**REQUIRED TASK**
Reproduce the data word for word, starting at the line that contains "What is the distance from" and ending at the final line of the data.
*** ROWS
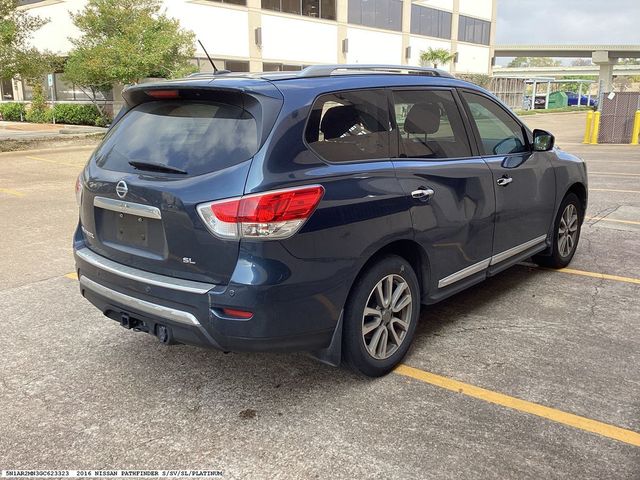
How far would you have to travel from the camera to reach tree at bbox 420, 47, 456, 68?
4303cm

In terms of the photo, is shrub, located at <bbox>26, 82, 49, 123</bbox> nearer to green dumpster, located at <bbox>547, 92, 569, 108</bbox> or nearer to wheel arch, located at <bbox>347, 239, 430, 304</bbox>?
wheel arch, located at <bbox>347, 239, 430, 304</bbox>

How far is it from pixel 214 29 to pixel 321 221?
91.0ft

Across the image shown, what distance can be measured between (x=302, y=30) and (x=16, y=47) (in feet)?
61.7

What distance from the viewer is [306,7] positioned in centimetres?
3359

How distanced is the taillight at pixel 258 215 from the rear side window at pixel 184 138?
24 centimetres

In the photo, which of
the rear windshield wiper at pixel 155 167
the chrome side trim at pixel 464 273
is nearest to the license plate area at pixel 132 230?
the rear windshield wiper at pixel 155 167

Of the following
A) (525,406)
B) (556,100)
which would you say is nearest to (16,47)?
(525,406)

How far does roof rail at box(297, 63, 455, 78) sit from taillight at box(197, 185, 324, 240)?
0.87 m

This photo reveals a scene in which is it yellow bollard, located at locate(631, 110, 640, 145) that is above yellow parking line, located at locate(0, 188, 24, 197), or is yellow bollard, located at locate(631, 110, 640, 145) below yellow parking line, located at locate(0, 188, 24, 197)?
above

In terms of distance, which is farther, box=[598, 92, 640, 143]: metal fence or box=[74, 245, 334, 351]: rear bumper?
box=[598, 92, 640, 143]: metal fence

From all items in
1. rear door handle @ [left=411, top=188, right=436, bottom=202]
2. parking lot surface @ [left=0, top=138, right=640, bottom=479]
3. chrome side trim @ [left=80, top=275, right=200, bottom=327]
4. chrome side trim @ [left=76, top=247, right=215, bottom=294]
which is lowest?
parking lot surface @ [left=0, top=138, right=640, bottom=479]

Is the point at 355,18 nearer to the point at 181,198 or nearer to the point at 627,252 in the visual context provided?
the point at 627,252

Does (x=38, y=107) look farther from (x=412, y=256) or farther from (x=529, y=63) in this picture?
(x=529, y=63)

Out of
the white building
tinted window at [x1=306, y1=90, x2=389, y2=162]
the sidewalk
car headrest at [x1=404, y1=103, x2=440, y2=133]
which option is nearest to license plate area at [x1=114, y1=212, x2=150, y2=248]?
tinted window at [x1=306, y1=90, x2=389, y2=162]
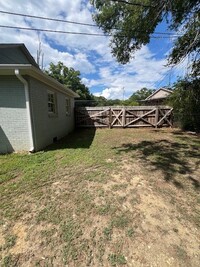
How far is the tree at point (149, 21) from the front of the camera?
16.4ft

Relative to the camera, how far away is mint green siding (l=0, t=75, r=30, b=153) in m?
5.28

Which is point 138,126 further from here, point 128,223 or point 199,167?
point 128,223

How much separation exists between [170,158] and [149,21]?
174 inches

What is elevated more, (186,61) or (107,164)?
(186,61)

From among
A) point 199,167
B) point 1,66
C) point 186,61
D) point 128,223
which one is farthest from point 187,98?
point 1,66

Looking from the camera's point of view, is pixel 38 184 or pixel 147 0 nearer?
pixel 38 184

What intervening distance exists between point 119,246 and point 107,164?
2548 millimetres

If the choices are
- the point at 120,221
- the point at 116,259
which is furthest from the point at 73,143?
the point at 116,259

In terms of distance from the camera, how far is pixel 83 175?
A: 388 cm

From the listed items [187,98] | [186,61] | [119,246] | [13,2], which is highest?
[13,2]

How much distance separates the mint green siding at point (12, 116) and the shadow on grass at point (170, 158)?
10.6ft

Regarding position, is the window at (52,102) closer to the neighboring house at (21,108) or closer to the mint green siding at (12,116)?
the neighboring house at (21,108)

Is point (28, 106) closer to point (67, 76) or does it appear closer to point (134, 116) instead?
point (134, 116)

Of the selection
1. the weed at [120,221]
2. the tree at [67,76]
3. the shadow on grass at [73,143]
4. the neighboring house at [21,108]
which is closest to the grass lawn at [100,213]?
the weed at [120,221]
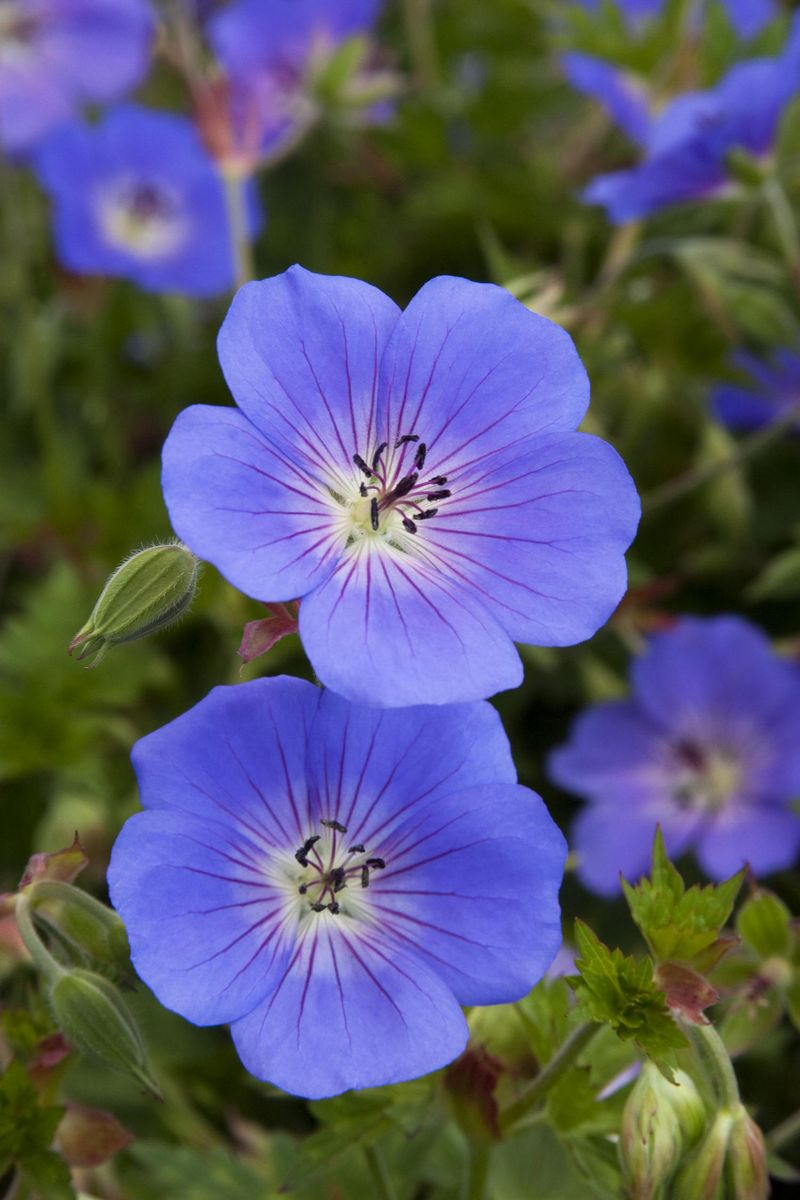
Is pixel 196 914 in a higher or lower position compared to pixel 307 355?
lower

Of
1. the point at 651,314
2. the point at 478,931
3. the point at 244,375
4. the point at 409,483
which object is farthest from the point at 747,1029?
the point at 651,314

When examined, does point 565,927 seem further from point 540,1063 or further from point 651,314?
point 651,314

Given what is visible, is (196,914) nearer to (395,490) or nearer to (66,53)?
(395,490)

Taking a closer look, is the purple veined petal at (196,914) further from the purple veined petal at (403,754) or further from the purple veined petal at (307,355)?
the purple veined petal at (307,355)

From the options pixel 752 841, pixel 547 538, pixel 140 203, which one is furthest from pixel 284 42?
pixel 547 538

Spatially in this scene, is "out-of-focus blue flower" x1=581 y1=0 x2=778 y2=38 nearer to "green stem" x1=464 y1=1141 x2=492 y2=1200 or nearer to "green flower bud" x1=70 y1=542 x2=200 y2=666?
"green flower bud" x1=70 y1=542 x2=200 y2=666

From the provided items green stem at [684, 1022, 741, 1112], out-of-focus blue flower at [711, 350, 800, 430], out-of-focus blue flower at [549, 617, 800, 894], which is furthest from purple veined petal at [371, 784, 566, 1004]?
out-of-focus blue flower at [711, 350, 800, 430]
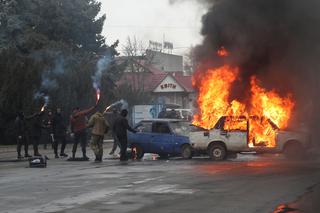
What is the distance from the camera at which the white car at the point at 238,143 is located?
61.6 ft

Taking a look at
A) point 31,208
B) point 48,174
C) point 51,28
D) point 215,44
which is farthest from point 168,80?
point 31,208

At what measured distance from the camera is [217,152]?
1909 cm

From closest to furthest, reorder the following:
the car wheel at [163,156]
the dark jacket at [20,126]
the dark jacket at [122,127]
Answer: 1. the dark jacket at [122,127]
2. the car wheel at [163,156]
3. the dark jacket at [20,126]

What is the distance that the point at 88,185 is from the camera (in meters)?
12.2

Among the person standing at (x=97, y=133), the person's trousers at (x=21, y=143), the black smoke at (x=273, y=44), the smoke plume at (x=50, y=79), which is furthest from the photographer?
the smoke plume at (x=50, y=79)

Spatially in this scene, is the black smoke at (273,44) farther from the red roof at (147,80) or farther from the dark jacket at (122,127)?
the red roof at (147,80)

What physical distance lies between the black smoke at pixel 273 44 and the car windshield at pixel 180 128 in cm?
253

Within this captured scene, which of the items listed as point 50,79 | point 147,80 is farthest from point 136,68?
point 50,79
******
**PROBLEM SOLUTION**
What is the distance from the camera at which the white car at the point at 238,143 is located?
61.6 ft

Taking a look at
A) point 31,208
B) point 48,174
C) point 51,28
D) point 215,44
which is farthest from point 168,80?
point 31,208

At what measured distance from the camera is [217,152]?
1909 cm

From closest to furthest, reorder the following:
the car wheel at [163,156]
the dark jacket at [20,126]
the dark jacket at [122,127]
Answer: 1. the dark jacket at [122,127]
2. the car wheel at [163,156]
3. the dark jacket at [20,126]

What is the distance that the point at 88,185 is from the camera (in meters)?
12.2

Among the person standing at (x=97, y=133), the person's trousers at (x=21, y=143), the black smoke at (x=273, y=44), the smoke plume at (x=50, y=79), which is furthest from the photographer?
the smoke plume at (x=50, y=79)

Spatially in this scene, is the black smoke at (273,44) farther from the red roof at (147,80) or farther from the dark jacket at (122,127)?
the red roof at (147,80)

What physical distance lies between the black smoke at pixel 273 44 and the car windshield at pixel 180 128 in cm?
253

Within this captured scene, which of the items listed as point 50,79 | point 147,80 is farthest from point 136,68?
point 50,79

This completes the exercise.